—…Alba eso es ridículo, ¡la pena de muerte a esos infelices es lo mejor que podemos hacer como sociedad!— digo con euforía a Alba.
—Si nosotros los matamos ¿eso en qué nos convierte?— responde quitándose las gafas y mostrando sus radiantes ojos marrones.
—En asesinos no. Estoy seguro.
—¿Y acaso no quitamos la vida por decisión? Aunque nuestras manos no sean las ejecutoras directas, tendremos su sangre en nuestras manos. El hecho de que un Estado cree el derecho a matar por dictamen, no significa que no sea un acto reprobable. Imagina que un día legalicen la prostitución de niños. Eso dejaría de ser un delito penalmente, pero considero que no hay modo de justificar algo que es malo en su principio. Quitar la vida es destructivo, en al menos un sentido, el de arrebatar la vida. Si el principio es malo, lo que venga bueno después de él no puede ser verdaderamente bueno, dijo Karl Jaspers, y también habló de cómo el vencedor decide la suerte del vencido, siendo éste quién elige en qué proporciones lo que el otro hizo es malo y digno de castigo. La decisión de la muerte es un acto del vencedor, te capturo y ahora decido que ojo por ojo. Creo que, a menos que mi vida esté indiscutiblemente en peligro, nunca podría desear ni propiciar la muerte de otro ser humano. El humano es el único ser conocido que puede concebir y pensar sobre la vida, a partir de eso tiene una responsabilidad para con ella, porque la significa, la experimenta de modo consciente.
—Así como concibe la muerte— arguyo seguro.
—No. No concibe la muerte, concibe la no vida. Cuando la muerte llega, ya no es experimentable. Sólo sentimos la pérdida de vida.
—¿Cómo cuando siento que te pierdo?
—Qué modo de cambiar un tema serio por una trivialidad, típica señal de tu derrota intelectual. Déjame continuar con mi tesis.

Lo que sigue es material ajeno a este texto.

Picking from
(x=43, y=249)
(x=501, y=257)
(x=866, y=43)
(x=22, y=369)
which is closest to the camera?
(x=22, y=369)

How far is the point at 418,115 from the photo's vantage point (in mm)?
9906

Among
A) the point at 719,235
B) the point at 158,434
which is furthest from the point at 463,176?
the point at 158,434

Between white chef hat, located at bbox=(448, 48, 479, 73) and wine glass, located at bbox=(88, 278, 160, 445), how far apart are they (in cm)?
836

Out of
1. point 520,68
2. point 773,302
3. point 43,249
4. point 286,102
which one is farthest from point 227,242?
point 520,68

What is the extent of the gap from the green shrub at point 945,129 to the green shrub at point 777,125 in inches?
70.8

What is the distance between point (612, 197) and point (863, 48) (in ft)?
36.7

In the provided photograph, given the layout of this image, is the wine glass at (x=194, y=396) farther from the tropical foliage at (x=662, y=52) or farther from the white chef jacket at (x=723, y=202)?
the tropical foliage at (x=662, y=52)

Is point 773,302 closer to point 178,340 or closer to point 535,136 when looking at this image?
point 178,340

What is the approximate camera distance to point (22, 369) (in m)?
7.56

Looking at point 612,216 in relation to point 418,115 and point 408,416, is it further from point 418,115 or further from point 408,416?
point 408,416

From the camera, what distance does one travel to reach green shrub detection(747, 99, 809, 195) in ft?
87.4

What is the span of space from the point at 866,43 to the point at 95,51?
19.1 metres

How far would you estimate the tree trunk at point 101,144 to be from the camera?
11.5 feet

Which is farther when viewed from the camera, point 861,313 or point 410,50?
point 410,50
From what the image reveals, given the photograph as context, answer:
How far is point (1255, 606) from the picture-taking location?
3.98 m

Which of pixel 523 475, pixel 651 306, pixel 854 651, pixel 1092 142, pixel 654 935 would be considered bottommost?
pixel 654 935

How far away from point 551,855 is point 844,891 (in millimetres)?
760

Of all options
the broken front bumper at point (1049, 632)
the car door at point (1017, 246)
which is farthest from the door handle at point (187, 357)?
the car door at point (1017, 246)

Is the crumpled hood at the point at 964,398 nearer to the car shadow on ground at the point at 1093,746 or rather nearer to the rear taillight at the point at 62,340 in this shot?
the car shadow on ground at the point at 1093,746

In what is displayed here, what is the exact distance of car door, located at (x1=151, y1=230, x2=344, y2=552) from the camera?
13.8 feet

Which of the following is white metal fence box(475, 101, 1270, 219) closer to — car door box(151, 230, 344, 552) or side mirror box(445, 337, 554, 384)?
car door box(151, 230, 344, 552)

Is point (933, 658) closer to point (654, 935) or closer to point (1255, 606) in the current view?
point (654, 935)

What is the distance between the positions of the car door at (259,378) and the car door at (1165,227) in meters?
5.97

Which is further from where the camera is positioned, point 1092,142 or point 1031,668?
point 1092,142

Da la vuelta, pero la tomo por la cintura y la halo hacia mí.
—¡Suéltame!— dice.
—Te amo.
—Te odio… Bueno, ya bésame.
En una ocasión casi perdí a Alba, durante una cirugía a corazón abierto. Ella creyó que bromeaba sobre lo que dije, pero no. Murió por unos minutos, yo me colé a la galería del hospital y al ver esa línea analógica avanzar recta, pensé en la vida sin ella. Me resultó insoportable. Los minutos allí duraron como esa vida misma de imaginería y sí, la vida se experimenta, así como la pérdida de la misma. La vida es interpretar y dar sentido, configurar el entorno de modo que la sustente, pero cuando ésta se desconfigura, la vida se fuga. Cuando simplemente no podemos reparar ese daño, la pérdida de vida debe ser peor que la muerte, pues se es consciente de ella.
Otra gota mía cae en el suelo. Agonizo, con tan poca vida, que casi puedo decir que así se siente la muerte. ¿O la muerte no se siente? ¿Será mi “nada” lo que me espera? Aunque una parte mía sueña con volver a ver a Alba, no creo que eso sea posible.
Escucho algo, el dueño se arrastra hasta un lugar de donde saca algo. Seguro interpretó mi lucha interna y no puede esperar a que dicte su juicio como el vencedor. Viró y me apunta.
—Para qué negarlo, no confiamos el uno en el otro. Tomarás esa aguja, ese hilo y coserás como buena niña.
—¿O qué? —respondo desafiante.
—O ella muere —responde una voz que entra al bunker, llevando a la niña con una pistola en la sien.
El esfuerzo volvió a hacer que la herida del dueño se abriera y sangrara.
—¿Por qué querría salvarla?— digo de la manera más fría que me sale.
—Supongo que porque hizo un gran esfuerzo por llegar hasta aquí. Mató a dos de nuestros hombres. Bueno, supongo que es nadie, entonces la mato.
—No jugaré a tu juego. Jugaremos a mi modo.
—¿Y cuál es ese modo, si se puede saber? —dice el dueño desesperado por su propia vida, que es algo con lo que no quiere jugar y por lo que, incluso, está dispuesto a escucharme.
Su herida no era tan grave, pero la gravedad no importa si se piensa un riesgo inminente de muerte.